Decision theory remains an active frontier, but there are some basic principles. Given an imaginary blank canvas, the best starting point is to add the most obvious constraints. In this case that was done by those who identified the under-utilised off peak capacity of the Eastern Freeway as a potential release for the often struggling and always fragile M1 corridor. This was done at the same time as other arms of often the same departments were pursuing the only viable long term strategy of moving the growth of metropolitan container traffic from road to rail via intermodal hubs, but old guard road bureaucrats don't die easily. Armed with that road first decision, they then looked at the Eastern end alignment first and through a series of misjudgements settled on the previously resisted connection into Alexander Parade as a starting point whose 1969 plan continuations had been long since rendered unviable. The argument discussed in some length in the EW CIS eliminated option after option until they accepted that only one was left. The stark reality for anybody familiar with decision theory is than zero were left and they needed to push back to the previously assumed decision and reevaluate. However they were already entrained in a political timetable which would not allow that, let alone going back as must now be done to the road v rail decision point. This is not about Doncaster rail in particular, but prioritisation of the freight rail network above all else, though other members of our broad alliance will rightfully bring their own perspectives to the table here.

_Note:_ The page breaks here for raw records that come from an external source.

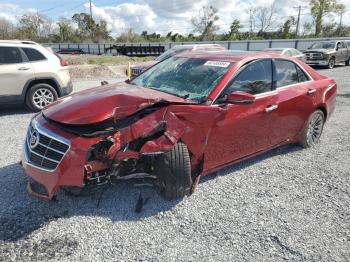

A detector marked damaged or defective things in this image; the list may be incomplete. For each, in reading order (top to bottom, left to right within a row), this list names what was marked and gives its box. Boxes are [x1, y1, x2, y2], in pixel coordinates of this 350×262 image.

crumpled hood [43, 83, 189, 126]
severe front damage [21, 83, 219, 200]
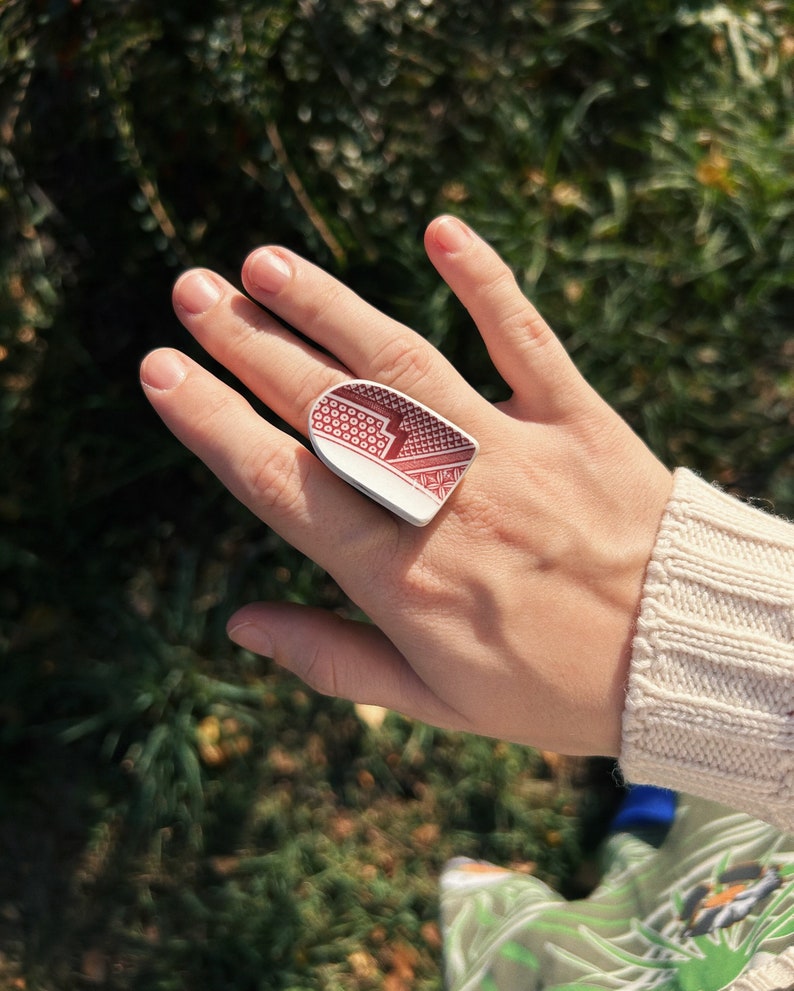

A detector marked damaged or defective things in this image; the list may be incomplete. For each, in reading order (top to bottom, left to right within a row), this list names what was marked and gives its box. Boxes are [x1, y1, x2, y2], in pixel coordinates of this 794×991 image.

broken plate fragment [310, 380, 476, 528]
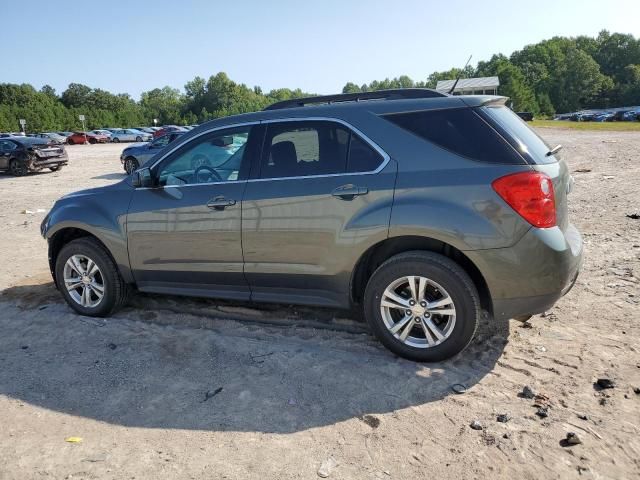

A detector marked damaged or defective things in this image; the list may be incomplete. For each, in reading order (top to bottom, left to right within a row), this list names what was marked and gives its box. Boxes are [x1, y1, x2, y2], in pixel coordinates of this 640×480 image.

damaged vehicle [0, 136, 68, 175]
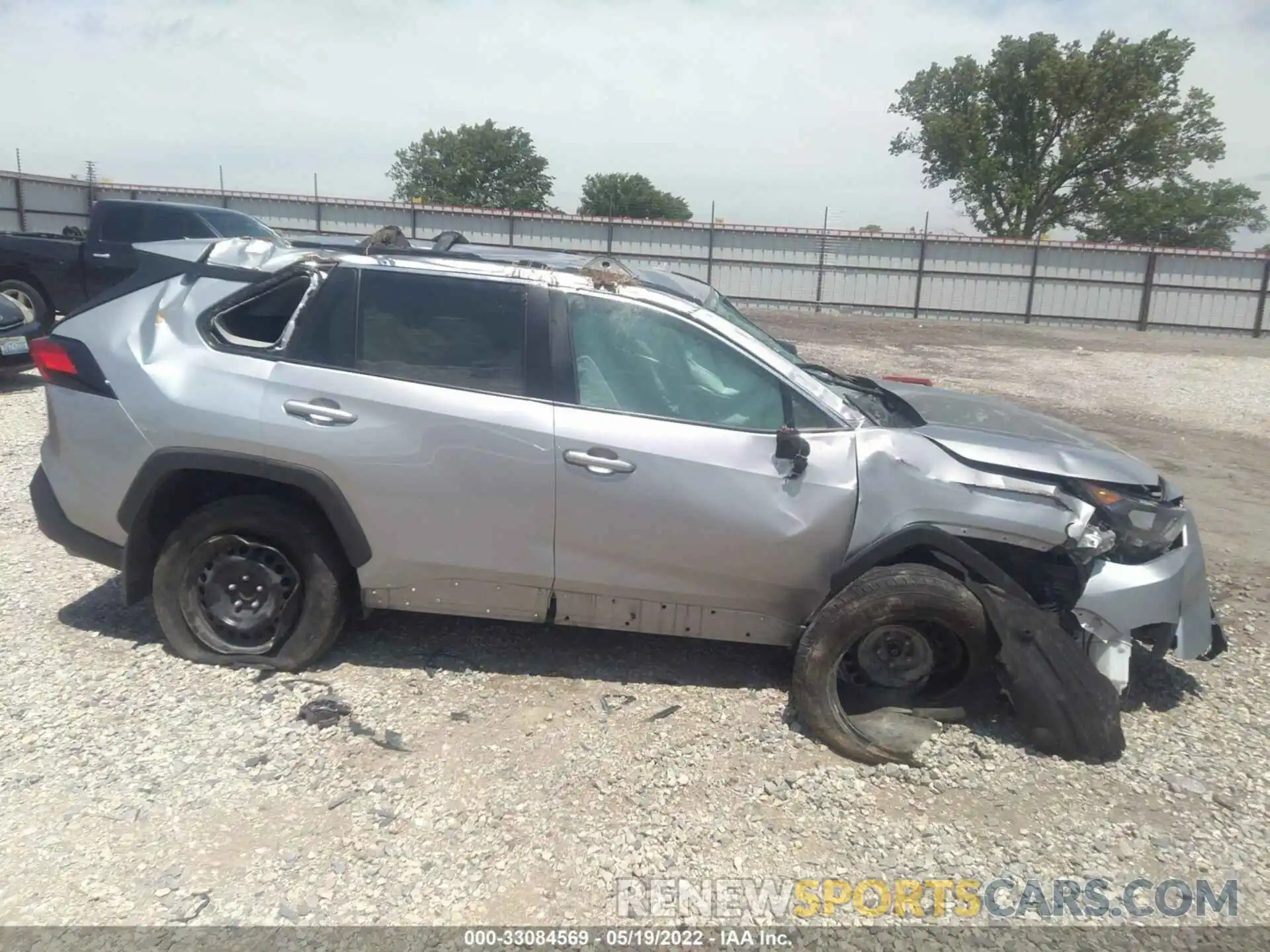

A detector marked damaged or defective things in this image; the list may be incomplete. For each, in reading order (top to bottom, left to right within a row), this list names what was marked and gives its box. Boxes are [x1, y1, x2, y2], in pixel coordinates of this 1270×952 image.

The parallel political missteps would be comedic gold if not for the collateral casualties. Rather than try to sell a strategy of diverting a significant portion of freight traffic to the Eastern Freeway, political operatives decided they could sell EW as addressing commuter peak congestion between the Freeway and Hoddle Street which anybody with half a clue knew would be more effectively tackled by the long promised and once even started Doncaster Rail. A then premier obsessed with getting the planning right but increasingly seen as ineffective was replaced by dredging up a failed leader from last century and he in turn bought way too heavily into the manufactured spin surrounding EW to the point of letting it define his premiership and downfall. (I still half suspect he actually misheard "congestion boosting" because nothing could be closer to the commercial interests of big oil and the motor industries.) The ultimate political mistake was that this was supposed to boost that side's votes in Melbourne's eastern suburbs, but the voters in those suburbs are way smarter than "Howard's battlers" and the effective swing against Labor there was 3% lower than elsewhere. After a string of white elephants and black holes, enough were wary of an $8 billion price tag without a public cost benefit analysis, a point laid bare when the reluctant bureaucratic proponent admitted that the claimed cost benefit only applied to the completed full $18 billion EW route, unable to respond to my assertion that all the net benefit is doubtless in the delayed former Westlink section, at least on the highly contested model being used.

That one thing better than a common enemy? A fragile enemy locked into transparent stupidity!